Anlatamadıkça içinde biriktirdiklerini, yeni birini büyütmeye başlar ruhunda. Kimsenin bilmediği, yavaş yavaş herkesten uzaklaştırdığı biri .. Onunla dertleşir sadece, onunla yaşar iyi kötü her şeyi. Yaşayamaz da aslında pek, çünkü artık kendi içinde yalnızdır..
Bir insanın yaşayabileceği en ağır sıkışmışlık hissi kendi içinde yalnız olmak. Duyguların en zoru, en başa çıkılamayanı ve insanı en delirteni.. Kendi kendine kalışların insanı boğduğu ve bir çıkmaza sürüklediği duygu. Gittikçe insanı kendinden bile ayıran duygu..

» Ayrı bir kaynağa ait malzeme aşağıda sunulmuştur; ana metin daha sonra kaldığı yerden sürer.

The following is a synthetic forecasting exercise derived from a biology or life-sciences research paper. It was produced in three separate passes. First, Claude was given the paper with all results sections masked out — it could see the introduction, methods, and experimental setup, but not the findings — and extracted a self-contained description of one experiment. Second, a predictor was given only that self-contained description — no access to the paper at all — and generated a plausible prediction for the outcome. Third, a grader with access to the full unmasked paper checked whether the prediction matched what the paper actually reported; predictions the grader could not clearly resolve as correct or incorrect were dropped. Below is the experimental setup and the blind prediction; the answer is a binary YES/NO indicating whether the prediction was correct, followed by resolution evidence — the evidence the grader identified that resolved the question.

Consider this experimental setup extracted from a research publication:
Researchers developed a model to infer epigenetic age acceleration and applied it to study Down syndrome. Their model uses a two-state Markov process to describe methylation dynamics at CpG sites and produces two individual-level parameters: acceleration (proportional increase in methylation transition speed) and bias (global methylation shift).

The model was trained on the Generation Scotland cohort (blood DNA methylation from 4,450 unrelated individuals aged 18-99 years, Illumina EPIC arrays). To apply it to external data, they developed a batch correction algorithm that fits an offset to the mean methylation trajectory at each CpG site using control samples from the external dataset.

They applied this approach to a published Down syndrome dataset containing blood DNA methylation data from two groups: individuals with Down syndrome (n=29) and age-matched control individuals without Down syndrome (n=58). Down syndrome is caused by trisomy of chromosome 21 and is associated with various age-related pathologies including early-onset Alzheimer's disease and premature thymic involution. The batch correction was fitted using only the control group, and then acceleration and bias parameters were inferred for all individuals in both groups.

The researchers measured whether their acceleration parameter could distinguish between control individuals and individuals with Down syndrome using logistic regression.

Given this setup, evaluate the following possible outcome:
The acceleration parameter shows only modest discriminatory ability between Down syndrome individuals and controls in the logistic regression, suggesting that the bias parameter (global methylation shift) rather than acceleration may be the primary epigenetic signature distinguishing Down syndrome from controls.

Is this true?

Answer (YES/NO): NO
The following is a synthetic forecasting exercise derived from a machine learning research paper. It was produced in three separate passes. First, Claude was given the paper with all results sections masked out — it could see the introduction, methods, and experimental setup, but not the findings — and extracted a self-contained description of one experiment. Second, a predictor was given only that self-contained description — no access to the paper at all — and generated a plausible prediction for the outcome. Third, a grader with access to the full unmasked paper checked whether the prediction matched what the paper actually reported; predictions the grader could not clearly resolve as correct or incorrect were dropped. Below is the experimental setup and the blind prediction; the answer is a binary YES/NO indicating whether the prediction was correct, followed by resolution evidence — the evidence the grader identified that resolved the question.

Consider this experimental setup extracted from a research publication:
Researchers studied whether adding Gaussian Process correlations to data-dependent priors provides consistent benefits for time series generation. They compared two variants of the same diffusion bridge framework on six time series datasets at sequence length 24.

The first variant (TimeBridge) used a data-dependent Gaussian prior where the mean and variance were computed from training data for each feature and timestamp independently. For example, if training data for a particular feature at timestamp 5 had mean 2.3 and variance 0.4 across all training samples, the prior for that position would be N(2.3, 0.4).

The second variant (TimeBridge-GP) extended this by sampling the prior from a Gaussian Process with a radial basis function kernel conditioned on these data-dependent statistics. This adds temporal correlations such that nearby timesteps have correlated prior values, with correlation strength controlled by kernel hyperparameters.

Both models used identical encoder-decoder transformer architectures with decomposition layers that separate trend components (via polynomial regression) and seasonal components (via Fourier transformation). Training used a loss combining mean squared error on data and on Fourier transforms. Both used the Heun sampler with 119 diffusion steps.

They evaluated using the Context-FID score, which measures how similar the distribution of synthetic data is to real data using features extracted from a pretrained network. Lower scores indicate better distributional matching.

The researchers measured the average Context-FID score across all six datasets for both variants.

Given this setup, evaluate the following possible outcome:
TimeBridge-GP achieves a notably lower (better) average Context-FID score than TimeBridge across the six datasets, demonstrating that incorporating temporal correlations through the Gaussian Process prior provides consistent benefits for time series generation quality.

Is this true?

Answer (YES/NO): YES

İnsan bir kere yalnız kaldı mı, güveni bir kere kırıldı mı insanlara karşı, kendini hep yalnız hisseder ve ne olursa olsun yanında kim olursa olsun doldurulamaz bir boşluk taşır içinde. Ne bir anlamı kalır bir zamanlar onu güldüren şeylerin ne de tadı.. Anıları ve olanları düşünmekle geçirir vaktini. Mesela küçük bir an ister yeri gelir, birisi bir bakışıyla anlasın onu, çözsün gözlerindeki ve kalbindeki derinliği, ama yoktur.. Der ki çok kötüyüm, birisi omzunu verir ona, kalbini açar ya da mutluluktan uçuyorum dediğinde öyle bir gülümser ki dünyalar hepten onundur artık, ama yine yoktur.. Çabalamak ister birisinin mutluluğu için, birileri uğruna bir şeyler yapabilmek için, ama yoktur...
İnsan bir kere yalnız kaldı mı herşeye anlam katmaya çalışır, unuttuğu ve unutturulan her şeyi aramaya çalışır. İnsan bir kere yalnız kaldı mı geri dönüşü olmayan pek çok yara açılır kalbinde işte. Hepsi bu.